# Text excerpt

================================

This blog post is supposed to be a follow-up to Machine Learning Super-Resolution - An Introduction to AI Upsampling. If you somehow arrived at this page, I strongly advise you to read that other page first if you haven't done it already.
Assuming you already know how Convolutional Neural Networks work, and that you have a relatively good understanding of image resampling, we can essentially summarise what we're doing here as "learning how to restore high-frequency information". Images look relatively blurry when we upscale them with FIR filters, this happens because we do not have all the high-frequency components required for abrupt changes in signal intensity. The super-resolution blog post linked above gives a good overview of the basic SISR CNNs, and this one will cover the more "state of the art" techniques employed by recent works.
The SISR CNNs can be classified as either PSNR-oriented, which attempt to reconstruct the image as close as possible and minimise a pixel-wise loss function between the generated HR images and the reference HR images, and perceptually driven networks, which attempt to generate HR images that look like real images to the human visual system. These networks are usually GAN based and the rationale behind them comes from the fact that minimising pixel-wise differences usually results in smooth images devoid of texture.

================================

# Data supplied
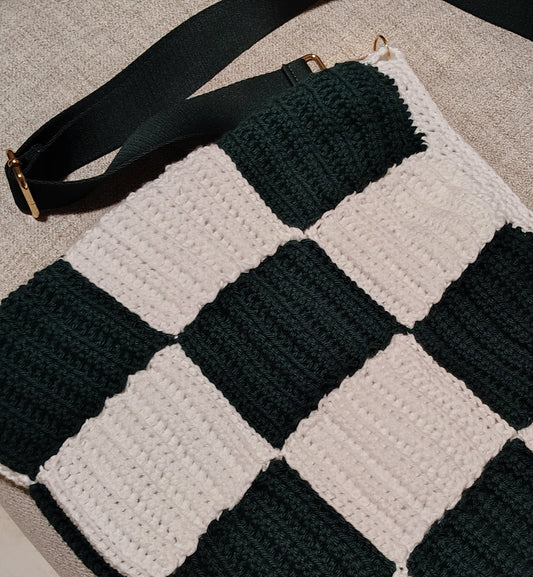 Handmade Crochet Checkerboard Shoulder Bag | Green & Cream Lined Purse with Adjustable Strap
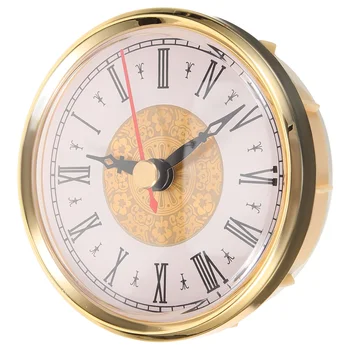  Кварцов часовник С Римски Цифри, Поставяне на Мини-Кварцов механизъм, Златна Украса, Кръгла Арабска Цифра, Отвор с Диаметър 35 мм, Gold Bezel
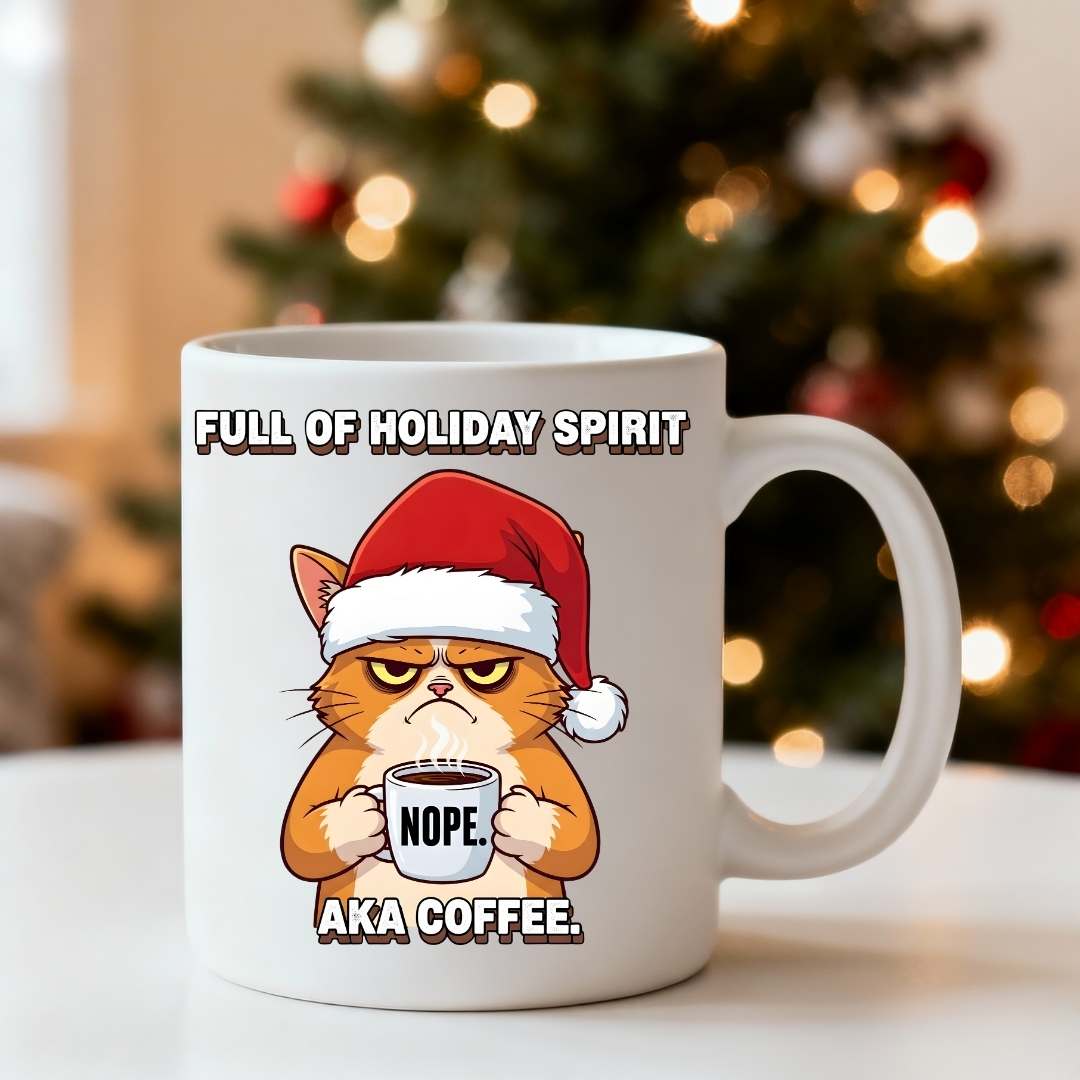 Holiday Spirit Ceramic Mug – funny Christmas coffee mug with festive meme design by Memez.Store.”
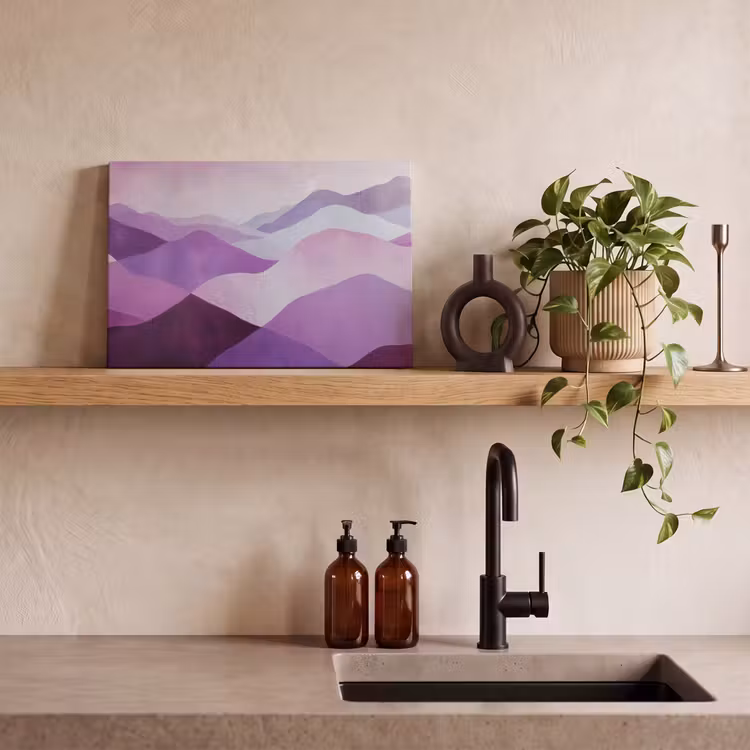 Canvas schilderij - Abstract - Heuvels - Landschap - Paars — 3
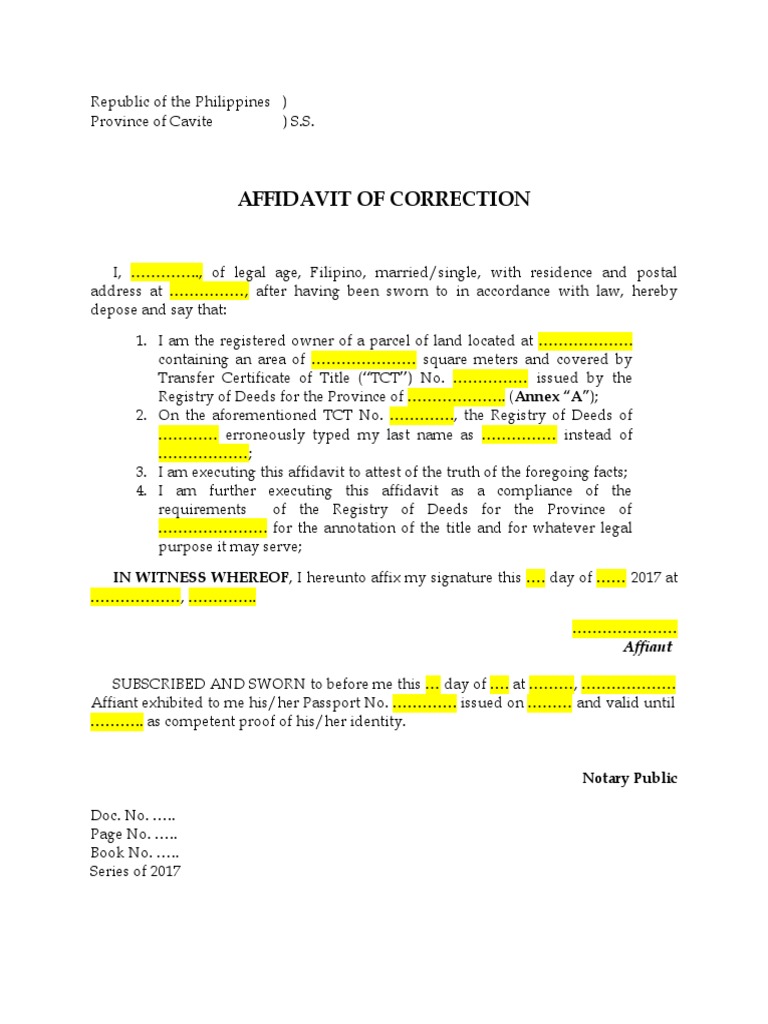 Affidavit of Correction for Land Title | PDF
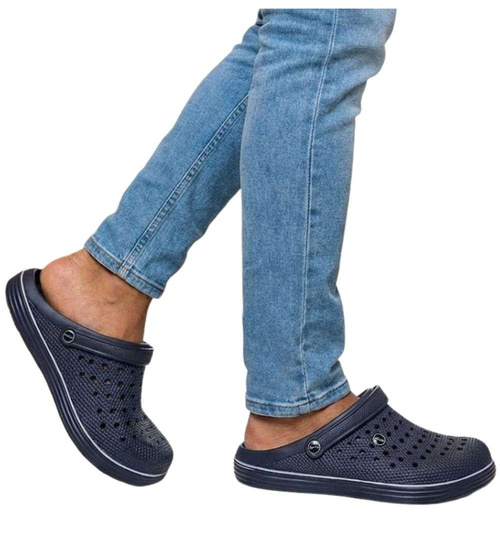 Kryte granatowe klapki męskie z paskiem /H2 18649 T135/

================================

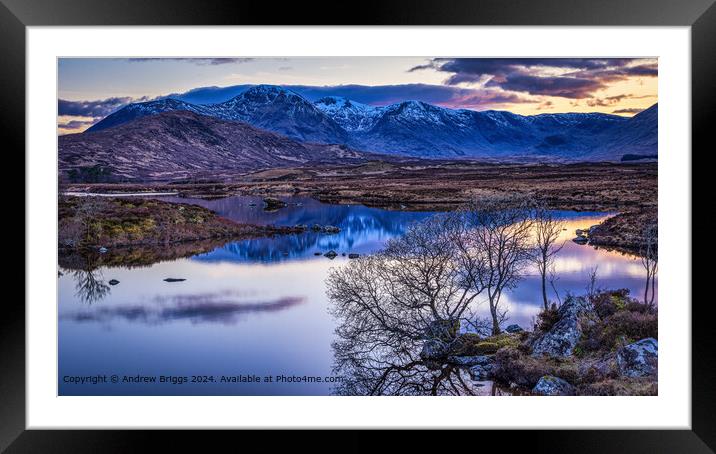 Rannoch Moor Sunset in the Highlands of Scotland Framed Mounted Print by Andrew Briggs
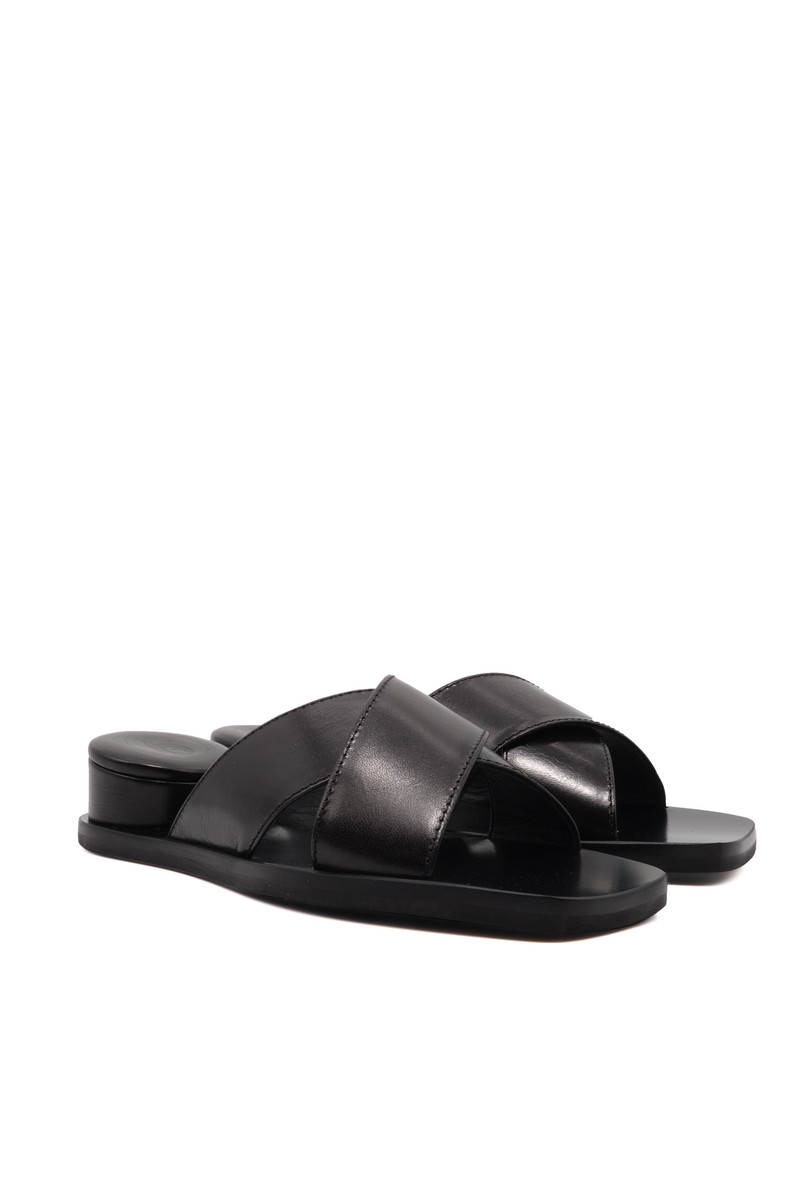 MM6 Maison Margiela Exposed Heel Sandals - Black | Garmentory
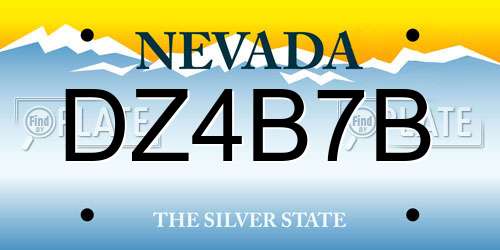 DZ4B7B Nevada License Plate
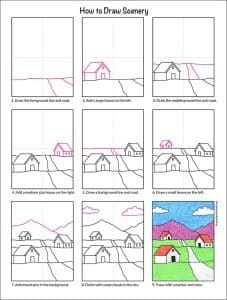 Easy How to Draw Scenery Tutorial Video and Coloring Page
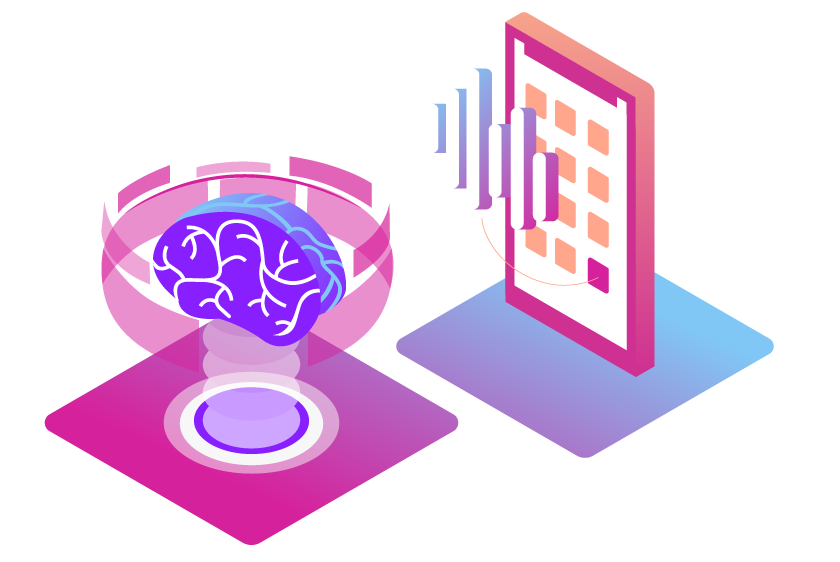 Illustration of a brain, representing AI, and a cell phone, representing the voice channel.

================================

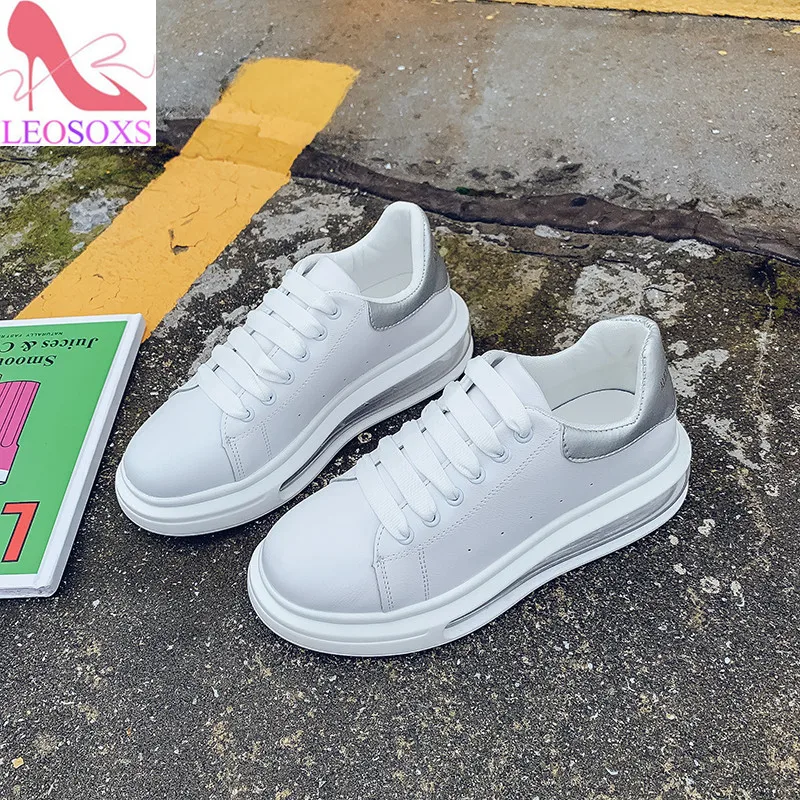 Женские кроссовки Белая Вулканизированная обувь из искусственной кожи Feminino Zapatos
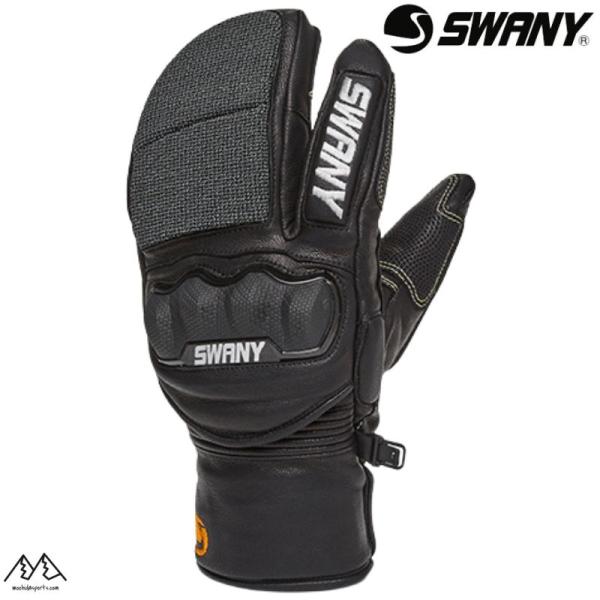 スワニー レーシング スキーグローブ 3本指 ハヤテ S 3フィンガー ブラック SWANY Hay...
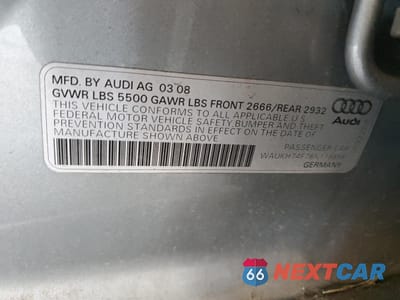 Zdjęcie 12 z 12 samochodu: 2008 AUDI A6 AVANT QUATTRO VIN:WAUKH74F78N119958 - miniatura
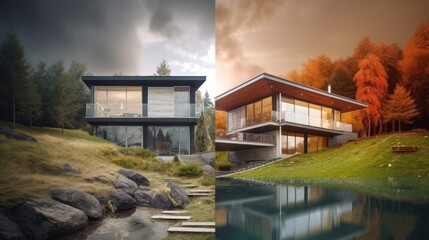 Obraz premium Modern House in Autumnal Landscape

================================

# Problems to solve
[1] Rewrite the super-resolution post from "The SISR CNNs" to "devoid of texture.", putting "human eye" in place of "human visual system".
[2] Carry on the blog post about super-resolution networks from its last sentence.

# Responses by item number
[1]
The SISR CNNs can be classified as either PSNR-oriented, which attempt to reconstruct the image as close as possible and minimise a pixel-wise loss function between the generated HR images and the reference HR images, and perceptually driven networks, which attempt to generate HR images that look like real images to the human eye. These networks are usually GAN based and the rationale behind them comes from the fact that minimising pixel-wise differences usually results in smooth images devoid of texture.

[2]
The following image shows the difference between perceptually-driven and PSNR-oriented SISR CNNS:
In this blog post, I'll stick to the state of the art PSNR-oriented networks. I might make a part 3 about GANs in the future...
EDSR stands for Enhanced Deep Residual Networks for Single Image Super-Resolution and it expands the residual training approach from VDSR into the internal layers with short-skip connections.
This architecture treats the features as a set of images that are gradually improved throughout the residual blocks until they resemble the HR reference. Upsampling is handled by the depth-to-space/pixel-shuffle operation introduced by ESPCN.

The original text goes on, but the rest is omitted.